Exercise brief:
Recast the lines from the one containing "Which is the" through the final line as a numbered list, omitting any blank lines.

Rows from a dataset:
Start
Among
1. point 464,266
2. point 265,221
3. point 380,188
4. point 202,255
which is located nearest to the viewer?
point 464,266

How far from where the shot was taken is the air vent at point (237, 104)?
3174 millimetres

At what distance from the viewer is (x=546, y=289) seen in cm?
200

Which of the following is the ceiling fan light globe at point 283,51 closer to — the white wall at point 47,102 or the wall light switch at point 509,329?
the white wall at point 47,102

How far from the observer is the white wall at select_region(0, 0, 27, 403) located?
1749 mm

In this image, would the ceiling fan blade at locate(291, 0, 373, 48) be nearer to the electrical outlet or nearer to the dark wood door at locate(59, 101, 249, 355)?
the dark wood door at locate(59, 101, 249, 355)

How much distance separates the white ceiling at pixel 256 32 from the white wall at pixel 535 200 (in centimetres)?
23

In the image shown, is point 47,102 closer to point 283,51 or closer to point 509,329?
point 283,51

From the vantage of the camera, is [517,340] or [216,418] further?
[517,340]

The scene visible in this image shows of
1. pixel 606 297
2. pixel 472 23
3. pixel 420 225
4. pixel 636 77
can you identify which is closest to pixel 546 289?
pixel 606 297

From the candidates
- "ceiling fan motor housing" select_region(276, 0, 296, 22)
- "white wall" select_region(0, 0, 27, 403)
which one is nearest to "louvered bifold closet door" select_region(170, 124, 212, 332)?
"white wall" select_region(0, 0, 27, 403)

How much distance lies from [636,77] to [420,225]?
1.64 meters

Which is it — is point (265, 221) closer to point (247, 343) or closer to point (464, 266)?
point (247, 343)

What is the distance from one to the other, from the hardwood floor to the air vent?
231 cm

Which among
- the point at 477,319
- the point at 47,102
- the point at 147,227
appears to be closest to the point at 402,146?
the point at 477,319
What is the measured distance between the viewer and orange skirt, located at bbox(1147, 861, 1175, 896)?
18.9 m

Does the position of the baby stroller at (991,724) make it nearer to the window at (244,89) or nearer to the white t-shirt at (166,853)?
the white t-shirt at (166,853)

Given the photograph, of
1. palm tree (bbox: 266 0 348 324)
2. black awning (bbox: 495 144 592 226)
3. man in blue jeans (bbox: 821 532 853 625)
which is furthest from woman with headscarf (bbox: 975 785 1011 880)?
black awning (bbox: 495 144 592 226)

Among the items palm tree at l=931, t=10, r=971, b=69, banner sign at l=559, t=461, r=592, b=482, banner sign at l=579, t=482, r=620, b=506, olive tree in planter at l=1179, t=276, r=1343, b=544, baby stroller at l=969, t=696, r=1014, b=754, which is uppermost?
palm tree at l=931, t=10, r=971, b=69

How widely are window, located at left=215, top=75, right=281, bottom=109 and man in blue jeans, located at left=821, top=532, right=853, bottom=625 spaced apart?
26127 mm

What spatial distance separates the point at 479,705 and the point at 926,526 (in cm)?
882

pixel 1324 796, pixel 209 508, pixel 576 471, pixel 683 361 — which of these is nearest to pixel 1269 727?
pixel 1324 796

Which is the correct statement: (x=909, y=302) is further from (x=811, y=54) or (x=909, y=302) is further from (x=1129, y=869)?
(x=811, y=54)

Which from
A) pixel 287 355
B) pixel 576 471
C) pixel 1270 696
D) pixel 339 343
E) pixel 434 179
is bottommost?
End
The solution:
1. Which is the correct statement: (x=909, y=302) is further from (x=811, y=54) or (x=909, y=302) is further from (x=1129, y=869)?
2. (x=811, y=54)
3. Which from
4. A) pixel 287 355
5. B) pixel 576 471
6. C) pixel 1270 696
7. D) pixel 339 343
8. E) pixel 434 179
9. is bottommost?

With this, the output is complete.